7 novembre 1996 |
Les caribous de la rivière George ont surconsommé et piétiné la végétation de leurs aires de mise bas . Catastrophe droit devant?
On imagine facilement les caribous du Nouveau-Québec, émaciés et affaiblis, errant tout l'hiver sur des steppes désolées, fouettés par des vents glacials, glanant ça et là quelques miettes de lichens gelés pour subsister jusqu'à la saison nouvelle. Histoire pathétique de bêtes courageuses affrontant une nature sauvage et cruelle. Stoppez les caméras car le scénario qui se déroule présentement sur les grands plateaux de la rivière George, utilisés comme aires de mise bas par un troupeau de 800 000 têtes, est tout autre. La saison où les caribous en arrachent vraiment, celle au cours de laquelle la nourriture se fait rare au point de limiter la croissance de ce troupeau, c'est l'été, dit l'étudiante-chercheure Micheline Manseau.

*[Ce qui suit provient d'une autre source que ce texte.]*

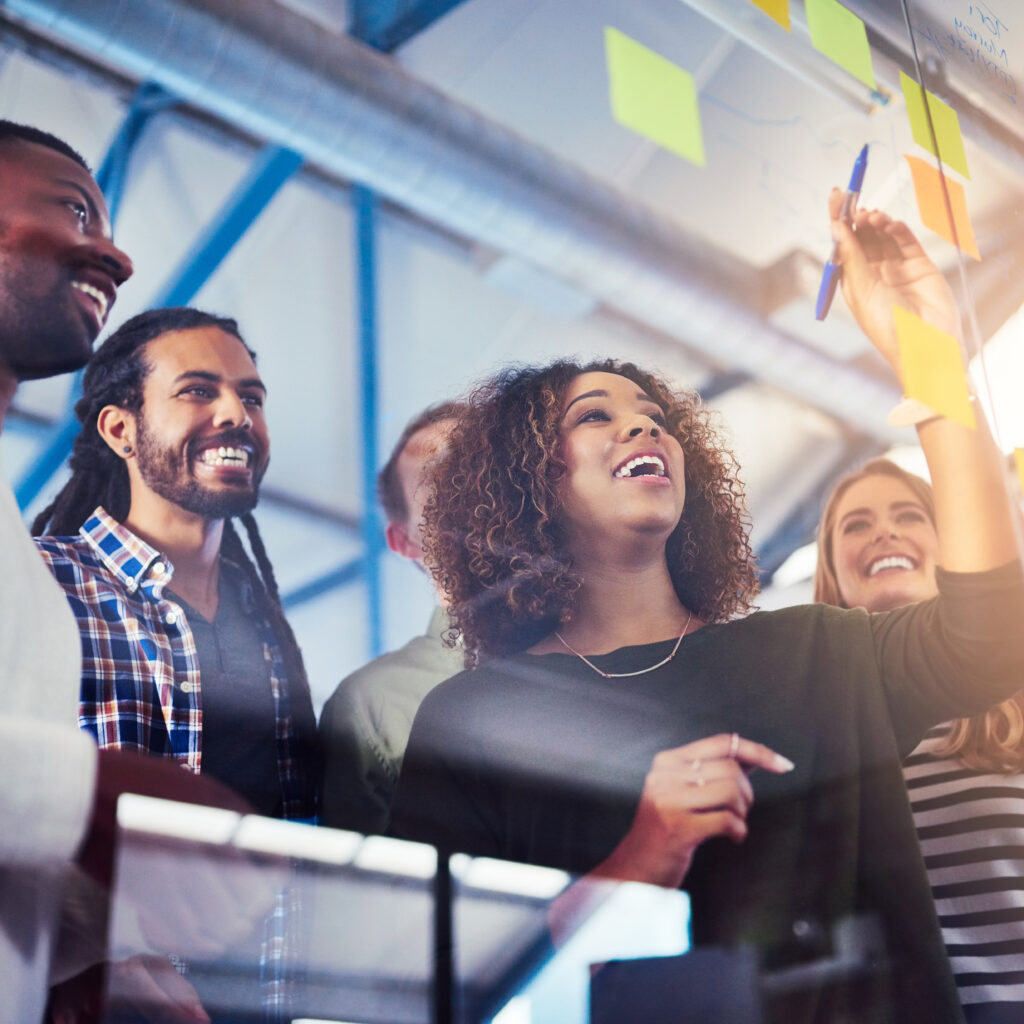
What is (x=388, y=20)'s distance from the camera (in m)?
1.55

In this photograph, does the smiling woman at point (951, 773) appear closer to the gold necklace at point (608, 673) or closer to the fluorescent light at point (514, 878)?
the gold necklace at point (608, 673)

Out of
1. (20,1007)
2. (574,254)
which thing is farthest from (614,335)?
(20,1007)

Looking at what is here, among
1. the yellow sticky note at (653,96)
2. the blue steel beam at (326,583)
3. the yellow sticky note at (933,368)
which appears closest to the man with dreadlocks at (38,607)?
the blue steel beam at (326,583)

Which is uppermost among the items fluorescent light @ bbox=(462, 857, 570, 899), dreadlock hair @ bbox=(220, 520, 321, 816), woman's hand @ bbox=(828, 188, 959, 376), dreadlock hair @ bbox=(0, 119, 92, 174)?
woman's hand @ bbox=(828, 188, 959, 376)

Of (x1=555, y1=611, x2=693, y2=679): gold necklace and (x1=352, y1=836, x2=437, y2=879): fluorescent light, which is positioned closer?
(x1=352, y1=836, x2=437, y2=879): fluorescent light

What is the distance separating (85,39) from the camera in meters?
1.30

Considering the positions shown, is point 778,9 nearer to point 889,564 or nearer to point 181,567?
point 889,564

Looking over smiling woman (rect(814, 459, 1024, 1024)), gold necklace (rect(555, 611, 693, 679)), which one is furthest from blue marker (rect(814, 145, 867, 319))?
gold necklace (rect(555, 611, 693, 679))

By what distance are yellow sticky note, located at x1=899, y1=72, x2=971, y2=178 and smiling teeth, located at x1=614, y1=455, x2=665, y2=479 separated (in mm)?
834

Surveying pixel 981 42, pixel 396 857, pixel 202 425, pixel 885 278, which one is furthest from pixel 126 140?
pixel 981 42

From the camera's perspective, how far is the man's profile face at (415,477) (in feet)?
4.53

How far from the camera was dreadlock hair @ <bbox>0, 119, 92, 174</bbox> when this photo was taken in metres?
1.20

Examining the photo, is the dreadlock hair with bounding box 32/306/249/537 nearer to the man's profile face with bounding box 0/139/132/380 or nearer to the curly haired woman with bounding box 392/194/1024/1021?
the man's profile face with bounding box 0/139/132/380

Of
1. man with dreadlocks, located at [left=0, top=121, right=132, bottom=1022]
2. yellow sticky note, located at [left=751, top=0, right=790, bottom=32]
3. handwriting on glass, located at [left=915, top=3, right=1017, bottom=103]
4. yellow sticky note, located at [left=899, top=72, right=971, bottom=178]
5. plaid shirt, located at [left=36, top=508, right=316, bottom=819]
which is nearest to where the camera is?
man with dreadlocks, located at [left=0, top=121, right=132, bottom=1022]
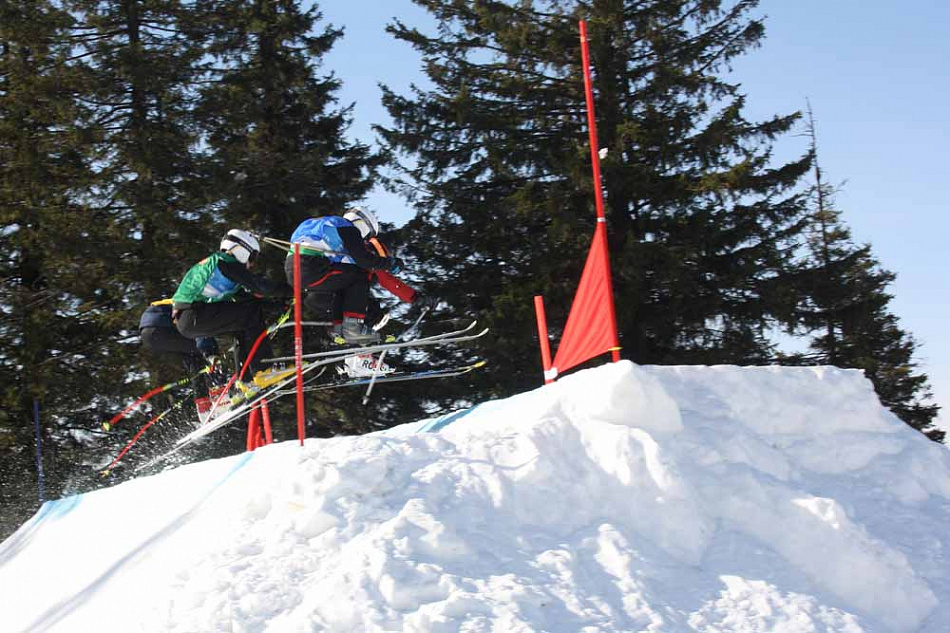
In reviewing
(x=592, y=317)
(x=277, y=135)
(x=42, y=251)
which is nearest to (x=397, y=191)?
(x=277, y=135)

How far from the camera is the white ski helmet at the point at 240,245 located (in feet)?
30.6

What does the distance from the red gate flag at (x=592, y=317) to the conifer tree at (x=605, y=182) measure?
26.2ft

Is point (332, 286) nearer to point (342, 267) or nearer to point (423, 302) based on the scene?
point (342, 267)

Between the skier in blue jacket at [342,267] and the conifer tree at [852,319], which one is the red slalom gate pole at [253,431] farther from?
the conifer tree at [852,319]

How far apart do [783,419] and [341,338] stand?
5.01 m

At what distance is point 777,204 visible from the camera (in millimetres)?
17125

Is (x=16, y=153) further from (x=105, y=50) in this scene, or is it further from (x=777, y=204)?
(x=777, y=204)

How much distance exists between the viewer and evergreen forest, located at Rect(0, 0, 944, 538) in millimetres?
15742

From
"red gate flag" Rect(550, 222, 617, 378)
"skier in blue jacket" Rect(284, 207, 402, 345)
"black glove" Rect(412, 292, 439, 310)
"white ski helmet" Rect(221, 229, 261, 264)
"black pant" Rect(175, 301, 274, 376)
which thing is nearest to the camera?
"red gate flag" Rect(550, 222, 617, 378)

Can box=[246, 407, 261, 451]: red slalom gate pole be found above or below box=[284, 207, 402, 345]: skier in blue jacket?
below

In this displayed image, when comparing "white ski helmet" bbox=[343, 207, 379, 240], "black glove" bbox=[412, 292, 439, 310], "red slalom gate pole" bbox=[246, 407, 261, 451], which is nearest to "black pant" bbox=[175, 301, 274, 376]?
"red slalom gate pole" bbox=[246, 407, 261, 451]

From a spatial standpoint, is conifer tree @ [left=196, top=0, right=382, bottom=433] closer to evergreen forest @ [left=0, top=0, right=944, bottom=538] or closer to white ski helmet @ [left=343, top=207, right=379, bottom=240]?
evergreen forest @ [left=0, top=0, right=944, bottom=538]

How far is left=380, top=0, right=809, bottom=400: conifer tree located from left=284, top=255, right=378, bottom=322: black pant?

"Bien des chercheurs croyaient invraisemblable qu'un habitat d'été couvrant un si vaste territoire (20 000 km2) puisse limiter la taille d'une population d'herbivores, signale-t-elle. En général, ce sont les prédateurs ou la capacité de support de l'habitat d'hiver qui imposent des limites. Mais le cas du troupeau de la rivière George est spécial." Auteure d'un doctorat sur la question, elle publie, avec les biologistes Jean Huot et Michel Crête, les principaux résultats de ses recherches dans le numéro de septembre du Journal of Ecology.
Vivement l'hiver!
Micheline Manseau est parvenue à trouver, à travers ce vaste
habitat dénudé, quatre petits secteurs épargnés
par le caribou, grâce auxquels elle a évalué l'impact
des caribous sur la végétation. Elle a ainsi montré
que la biomasse de lichens et de plantes vasculaires sur le territoire
fréquenté par le caribou est respectivement 98 % et 25 % plus
faible que celle des sites témoins. Résultat: entre la mise
bas, qui a lieu à la mi-juin, et la feuillaison des plantes vasculaires
à la mi-juillet, les caribous n'ont presque rien à manger.

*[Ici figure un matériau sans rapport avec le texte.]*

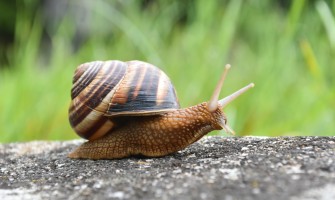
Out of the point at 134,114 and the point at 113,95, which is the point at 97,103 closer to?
the point at 113,95

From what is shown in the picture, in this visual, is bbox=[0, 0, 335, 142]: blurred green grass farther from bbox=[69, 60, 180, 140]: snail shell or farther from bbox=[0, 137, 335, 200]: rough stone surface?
bbox=[0, 137, 335, 200]: rough stone surface

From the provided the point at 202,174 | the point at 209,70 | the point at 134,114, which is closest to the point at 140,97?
the point at 134,114

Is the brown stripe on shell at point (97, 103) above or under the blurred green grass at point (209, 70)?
under

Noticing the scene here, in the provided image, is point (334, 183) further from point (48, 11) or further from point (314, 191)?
point (48, 11)

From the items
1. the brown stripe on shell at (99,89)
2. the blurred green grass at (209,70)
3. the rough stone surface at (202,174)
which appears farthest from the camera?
the blurred green grass at (209,70)

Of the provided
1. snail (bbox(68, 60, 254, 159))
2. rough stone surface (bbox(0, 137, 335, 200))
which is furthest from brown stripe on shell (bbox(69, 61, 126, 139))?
rough stone surface (bbox(0, 137, 335, 200))

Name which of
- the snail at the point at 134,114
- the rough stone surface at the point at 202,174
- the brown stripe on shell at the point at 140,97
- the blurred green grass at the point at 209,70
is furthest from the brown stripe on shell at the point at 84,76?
the blurred green grass at the point at 209,70

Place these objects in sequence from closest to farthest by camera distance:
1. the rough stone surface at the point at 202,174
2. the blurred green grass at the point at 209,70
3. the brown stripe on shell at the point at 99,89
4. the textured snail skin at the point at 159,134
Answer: the rough stone surface at the point at 202,174
the textured snail skin at the point at 159,134
the brown stripe on shell at the point at 99,89
the blurred green grass at the point at 209,70

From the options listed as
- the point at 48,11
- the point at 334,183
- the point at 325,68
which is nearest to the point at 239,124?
the point at 325,68

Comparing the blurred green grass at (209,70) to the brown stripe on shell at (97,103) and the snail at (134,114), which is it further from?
the brown stripe on shell at (97,103)

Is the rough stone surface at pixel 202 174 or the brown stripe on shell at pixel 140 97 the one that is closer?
the rough stone surface at pixel 202 174
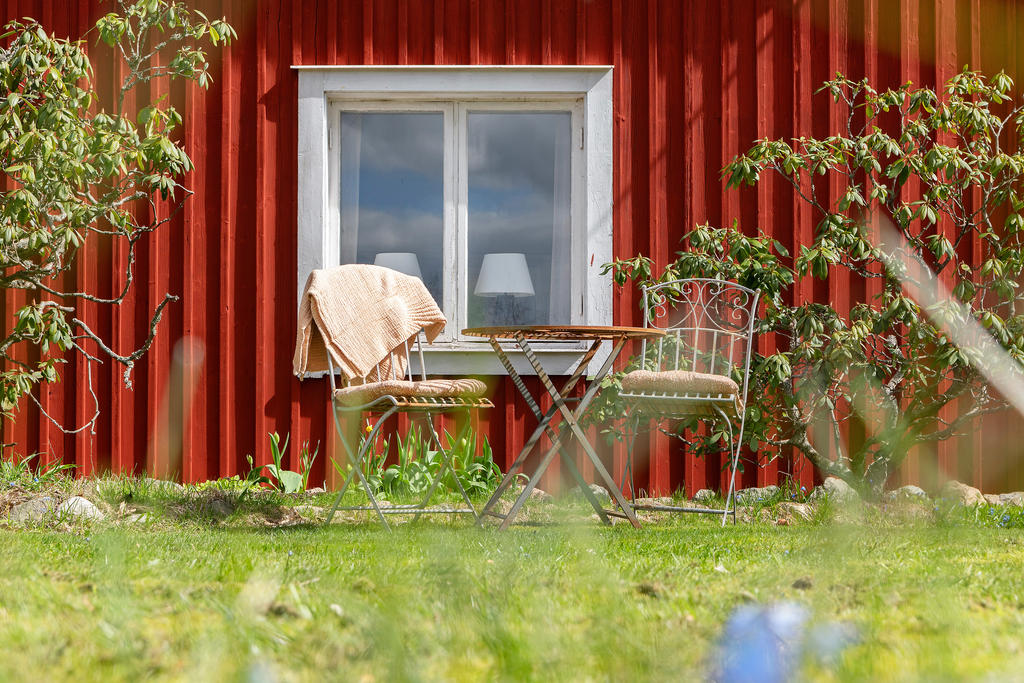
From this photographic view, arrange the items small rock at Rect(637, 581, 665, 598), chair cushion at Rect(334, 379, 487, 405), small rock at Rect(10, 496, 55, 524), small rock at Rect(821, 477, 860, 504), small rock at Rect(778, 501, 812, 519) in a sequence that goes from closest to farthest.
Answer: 1. small rock at Rect(637, 581, 665, 598)
2. chair cushion at Rect(334, 379, 487, 405)
3. small rock at Rect(10, 496, 55, 524)
4. small rock at Rect(778, 501, 812, 519)
5. small rock at Rect(821, 477, 860, 504)

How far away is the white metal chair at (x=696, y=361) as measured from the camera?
3.73 m

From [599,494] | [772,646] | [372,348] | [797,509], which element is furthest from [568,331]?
[772,646]

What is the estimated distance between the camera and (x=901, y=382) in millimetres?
4586

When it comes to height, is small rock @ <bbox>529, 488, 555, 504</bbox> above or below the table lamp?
below

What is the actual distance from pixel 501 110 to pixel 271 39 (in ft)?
4.02

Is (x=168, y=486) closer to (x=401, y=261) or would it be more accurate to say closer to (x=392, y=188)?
(x=401, y=261)

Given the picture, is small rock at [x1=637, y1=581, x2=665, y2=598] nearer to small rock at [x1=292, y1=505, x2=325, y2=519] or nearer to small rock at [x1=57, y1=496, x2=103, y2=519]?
small rock at [x1=292, y1=505, x2=325, y2=519]

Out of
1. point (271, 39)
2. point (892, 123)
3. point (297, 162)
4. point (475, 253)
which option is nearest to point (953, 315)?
point (892, 123)

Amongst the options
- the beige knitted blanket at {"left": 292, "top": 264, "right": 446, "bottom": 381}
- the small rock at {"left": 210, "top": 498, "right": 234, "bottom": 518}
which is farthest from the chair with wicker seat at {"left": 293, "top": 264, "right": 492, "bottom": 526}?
the small rock at {"left": 210, "top": 498, "right": 234, "bottom": 518}

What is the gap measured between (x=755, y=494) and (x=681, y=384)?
4.59 ft

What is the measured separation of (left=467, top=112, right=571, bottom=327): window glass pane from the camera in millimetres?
5238

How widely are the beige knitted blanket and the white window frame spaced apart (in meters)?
0.96

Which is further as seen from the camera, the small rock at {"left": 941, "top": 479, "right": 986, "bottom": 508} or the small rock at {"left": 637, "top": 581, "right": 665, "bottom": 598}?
the small rock at {"left": 941, "top": 479, "right": 986, "bottom": 508}

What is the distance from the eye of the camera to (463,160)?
5.25 m
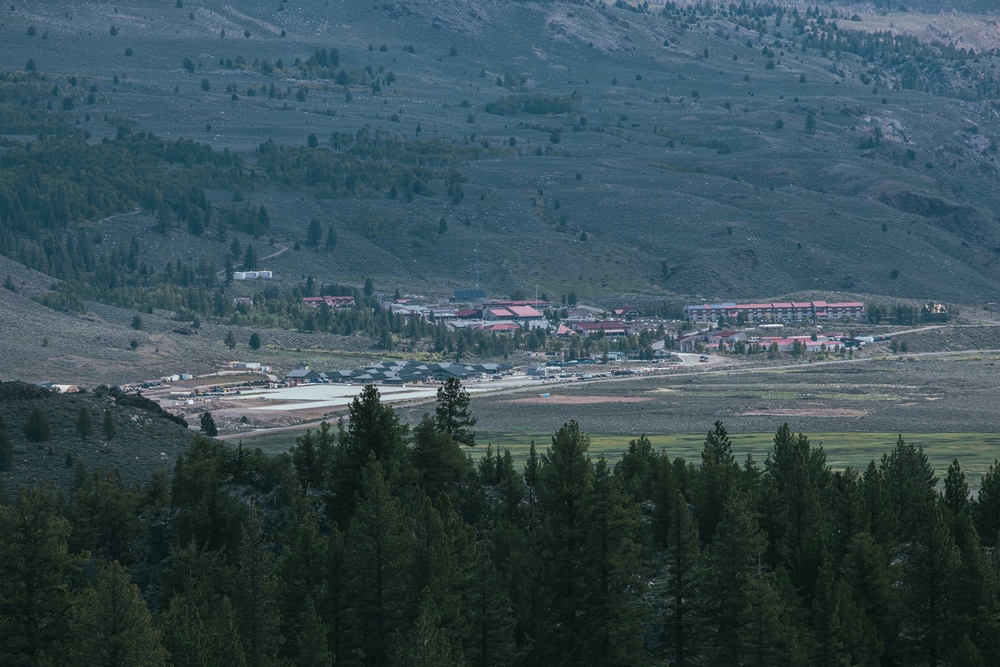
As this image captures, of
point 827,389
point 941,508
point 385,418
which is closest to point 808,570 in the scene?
point 941,508

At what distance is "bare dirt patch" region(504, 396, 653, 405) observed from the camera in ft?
466

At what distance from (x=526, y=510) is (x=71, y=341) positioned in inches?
4123

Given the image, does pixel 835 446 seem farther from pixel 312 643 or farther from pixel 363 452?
pixel 312 643

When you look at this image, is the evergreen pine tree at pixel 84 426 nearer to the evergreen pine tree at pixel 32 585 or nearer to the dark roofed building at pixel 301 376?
the evergreen pine tree at pixel 32 585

Les réserves de graisses des femelles, qui dépassent à
peine 2 kilos lors de la mise bas, chutent pratiquement à zéro
un mois plus tard.
Les lichens et les bouleaux glanduleux sont des plantes peu résilientes au broutement et au piétinement, observe la chercheure. Par ailleurs, les plantes vasculaires ne parviennent pas à envahir le sol laissé libre par la disparition du lichen. Néanmoins, année après année, les caribous reviennent bêtement sur les plateaux de la rivière George lors de leurs migrations annuelles. "Les femelles arrivent un peu plus tard et repartent un peu plus tôt qu'auparavant mais la fidélité au site demeure", observe Micheline Manseau.

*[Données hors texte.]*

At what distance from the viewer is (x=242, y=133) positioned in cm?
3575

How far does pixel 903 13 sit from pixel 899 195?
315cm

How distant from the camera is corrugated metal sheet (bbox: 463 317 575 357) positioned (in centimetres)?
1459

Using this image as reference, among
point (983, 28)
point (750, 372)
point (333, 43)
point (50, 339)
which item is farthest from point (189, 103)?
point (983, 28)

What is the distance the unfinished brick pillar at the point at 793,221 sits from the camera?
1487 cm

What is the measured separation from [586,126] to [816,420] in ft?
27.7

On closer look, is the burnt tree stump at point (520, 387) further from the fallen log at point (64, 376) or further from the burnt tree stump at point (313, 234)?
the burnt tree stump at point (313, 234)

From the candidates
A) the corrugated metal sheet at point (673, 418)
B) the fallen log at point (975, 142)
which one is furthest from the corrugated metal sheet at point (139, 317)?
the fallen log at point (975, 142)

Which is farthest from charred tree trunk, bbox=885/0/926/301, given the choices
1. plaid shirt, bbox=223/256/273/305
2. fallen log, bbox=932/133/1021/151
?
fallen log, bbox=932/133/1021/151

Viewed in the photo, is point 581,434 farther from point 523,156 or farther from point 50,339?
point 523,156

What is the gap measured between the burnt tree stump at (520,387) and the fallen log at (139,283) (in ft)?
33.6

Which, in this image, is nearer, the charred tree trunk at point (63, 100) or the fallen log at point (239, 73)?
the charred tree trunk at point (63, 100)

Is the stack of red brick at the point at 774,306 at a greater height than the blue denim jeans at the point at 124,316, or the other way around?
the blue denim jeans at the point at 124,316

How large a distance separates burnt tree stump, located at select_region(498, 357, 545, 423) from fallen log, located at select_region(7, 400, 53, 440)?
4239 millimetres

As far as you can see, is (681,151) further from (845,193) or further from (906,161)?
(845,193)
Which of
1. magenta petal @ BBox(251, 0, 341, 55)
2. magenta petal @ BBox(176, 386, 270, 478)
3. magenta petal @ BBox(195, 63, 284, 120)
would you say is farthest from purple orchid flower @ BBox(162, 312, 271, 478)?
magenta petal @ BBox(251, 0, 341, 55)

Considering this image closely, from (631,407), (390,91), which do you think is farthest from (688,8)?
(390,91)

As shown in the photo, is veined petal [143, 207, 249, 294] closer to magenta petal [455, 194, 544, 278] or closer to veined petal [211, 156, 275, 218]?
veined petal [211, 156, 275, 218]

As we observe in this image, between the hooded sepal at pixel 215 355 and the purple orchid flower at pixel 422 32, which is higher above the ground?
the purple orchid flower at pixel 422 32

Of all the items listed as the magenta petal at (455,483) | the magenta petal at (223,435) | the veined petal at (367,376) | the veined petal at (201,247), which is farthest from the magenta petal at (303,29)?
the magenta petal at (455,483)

Le troupeau de la rivière George comptait moins de 10 000 bêtes jusqu'en 1960 mais il a connu une explosion spectaculaire qui l'a amené à près de 800 000 têtes dans les années 1980. Depuis, les biologistes anticipent un crash qui tarde à venir mais certains indices annonciateurs ne trompent pas: taux de reproduction à la baisse, réserves de graisses des femelles et taux de croissance des jeunes plus faibles que dans l'autre grand troupeau du Nord québécois, celui de la Rivière-aux-Feuilles. "Pour l'instant, la baisse se fait de façon graduelle parce que les femelles récupèrent lorsqu'elles utilisent l'habitat d'hiver, suggère la chercheure. Cet habitat couvre une superficie de 700 000 km2 et offre une capacité de support beaucoup plus grande. Par contre, il est aussi utilisé par le troupeau de la Rivière-aux-Feuilles, qui compte 300 000 bêtes et qui est toujours en pleine croissance. Si jamais cet habitat se dégradait, et je crois que c'est ce qui se passe présentement, la chute de population pourrait être beaucoup plus rapide."